Cybersecurity 2 min read
NIS2 for SMBs: a 90-day plan to start without freezing operations
A practical guide to prioritize NIS2 measures in an SMB: scope, evidence, owners, risks, and the first technical controls.
In this article +
NIS2 is not solved by buying a tool. For an SMB, real progress starts when the team knows which assets are critical, who owns them, and which evidence can be shown after an incident or audit.
This guide is not legal advice. It turns a broad obligation into an initial technical plan that a small team can execute without freezing the business.
Short answer
An SMB should start NIS2 with three deliverables: an asset inventory, a risk register, and a prioritized control plan. Then it should close basic controls around identity, backups, patching, incident response, and supplier management.
Initial prioritization
| Week | Goal | Useful evidence | Risk reduced |
|---|---|---|---|
| 1-2 | Define scope and critical assets | Inventory of systems, domains, applications, and owners | Not knowing what to protect |
| 3-4 | Assess the main risks | Risk matrix with impact, probability, and owner | Prioritizing by intuition |
| 5-6 | Review identity and access | Privileged users, MFA, joiners and leavers | Account compromise |
| 7-8 | Validate backups and recovery | Documented restore test | Long operational outage |
| 9-10 | Review critical suppliers | List of third parties and processed data | Inherited third-party risk |
| 11-12 | Simulate an incident | Runbook, owners, and response times | Improvisation during a crisis |
Recommended workflow
flowchart TD
A[Asset inventory] --> B[Risk map]
B --> C[Priority controls]
C --> D[Remediation plan]
D --> E[Evidence test]
E --> F[Monthly review]
F --> B
Controls that usually pay back first
| Control | Why it matters | Pragmatic implementation |
|---|---|---|
| MFA on critical accounts | Reduces unauthorized access from leaked credentials | Start with email, admins, VPN, and cloud panels |
| Tested backups | An untested backup is an assumption | Run a partial restore every quarter |
| Patch management | Lowers exposure to known vulnerabilities | Monthly windows and justified exceptions |
| Supplier register | NIS2 looks at the supply chain | Classify third parties by criticality and data handled |
| Incident runbook | Prevents slow decisions during a crisis | One-page document with roles, contacts, and steps |
The common mistake
The common mistake is starting with long documents before knowing which systems support the operation. Documentation matters, but it must come from technical reality: assets, data, permissions, logs, backups, and contracts.
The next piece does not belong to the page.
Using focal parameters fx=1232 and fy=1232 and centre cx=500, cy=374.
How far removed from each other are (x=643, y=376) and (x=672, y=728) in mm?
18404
A good first diagnosis answers:
- Which systems cannot be down for more than one day.
- Which accounts could cause the most damage if compromised.
- Which suppliers have access to data or infrastructure.
- Which evidence exists today and which evidence is missing.
- Which measures reduce the most risk with the least disruption.
Progress indicators
| Indicator | Good | Bad |
|---|---|---|
| Inventoried assets | Owner and criticality defined | Technical list with no owner |
| Risks | Prioritized by operational impact | Everything has the same priority |
| Evidence | Screenshots, logs, tests, and dates | Claims without proof |
| Incidents | Roles and timing defined | ”Call IT” |
| Suppliers | Contracts and access reviewed | Nobody knows who can access what |
Working sources
- Google Search Central recommends useful, original content with demonstrable experience. This article avoids promising a magic checklist and focuses on verifiable operational decisions.
- Security practices must be adapted to each company’s sector, size, systems, and concrete obligations.